◆ EXERCISES TO COMPLETE ◆
A – Answer these questions about the passage on illustrator John McLenan:
(i) In what year did McLenan move to New York City?
(ii) What was the circulation of Yankee Notions at its height?
(iii) What pseudonym did McLenan use for Frank Freeman's Barber Shop?
B – Pick up the account of illustrator John McLenan after its final sentence and keep writing it.

◆ SELECTED EXCERPT ◆
## start

The American illustrator John McLenan (1825-1865) moved to New York City in 1851 and within a year sold drawings to illustrate Baynard Rush Hall’s Frank Freeman’s Barber Shop; Sarah Josepha Buell Hale’s, Northwood, or, Life North and South; The Mother’s Pictorial Primer; and An Old Fogies Advice to a Young’un or the Politicians Guide to Office, published by Thomas W. Strong (1817-1892). When Strong began a new humor magazine in 1852 titled Yankee Notions, he hired McLenan to draw most of the caricatures. The journal lasted over fifteen years with a circulation of 47,000 at its height. In 1853 Strong added Young America to his publication list, again employing McLenan as the artist.
Throughout 1852 and all these publications, the young artist experimented with his artistic style and his public persona. For Freeman’s Barber Shop he used a pseudonym, Rush B. Hall, and for each of the caricatures in Yankee Notions, he signed his name with a different signature. See five versions here.

## end

◆ GIVEN RECORDS ◆
## start

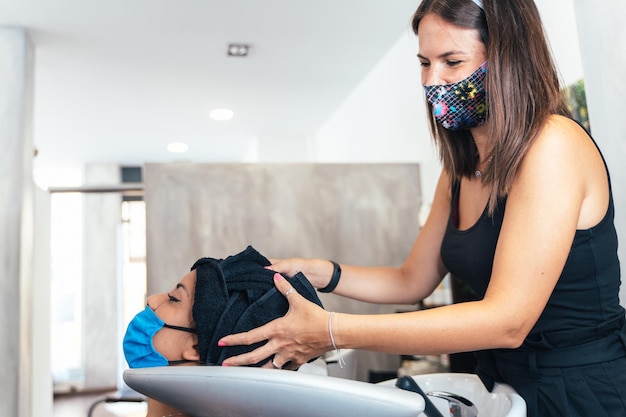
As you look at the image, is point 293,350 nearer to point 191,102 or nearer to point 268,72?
point 268,72

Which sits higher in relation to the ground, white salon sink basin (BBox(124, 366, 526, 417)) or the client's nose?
the client's nose

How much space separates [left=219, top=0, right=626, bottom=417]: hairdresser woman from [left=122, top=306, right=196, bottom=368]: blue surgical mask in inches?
6.1

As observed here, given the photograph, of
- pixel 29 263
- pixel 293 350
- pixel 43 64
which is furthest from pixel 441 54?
pixel 43 64

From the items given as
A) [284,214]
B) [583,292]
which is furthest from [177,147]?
[583,292]

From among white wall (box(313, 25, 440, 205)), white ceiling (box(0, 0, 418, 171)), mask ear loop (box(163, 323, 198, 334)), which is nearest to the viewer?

## end

◆ ANSWERS PER TASK ◆
A –
(i) 1851
(ii) 47,000
(iii) Rush B. Hall

B –
When McLenan died at the young age of 39, Strong praised his friend and colleague in Yankee Notions:
“When an unpretending man of genius passes away, simple and earnest words best befit his memory. Since our last issue, John McLenan, one of the best draughtsmen America has ever produced, has been numbered with the dead. . . .
We call the skillful artist and estimable citizen who has thus suddenly been snatched away, our friend, for the intimacy that existed between us was almost brotherly. . . .Genius rarely remains long unrecognized in this city, and soon after John McLenan took up his abode among us, shrewd publishers and a tasteful public discovered that he was no ordinary draughtsman. Equally at home in caricature and in sketches from the life, with a quick perception of the ridiculous and a fine appreciation of the picturesque, he soon took his place among the illustrators of our current literature, second to none. The Harpers employed him on their Magazine and Weekly, and also in the embellishment of their more permanent works, and his services were in request among other leading publishing houses.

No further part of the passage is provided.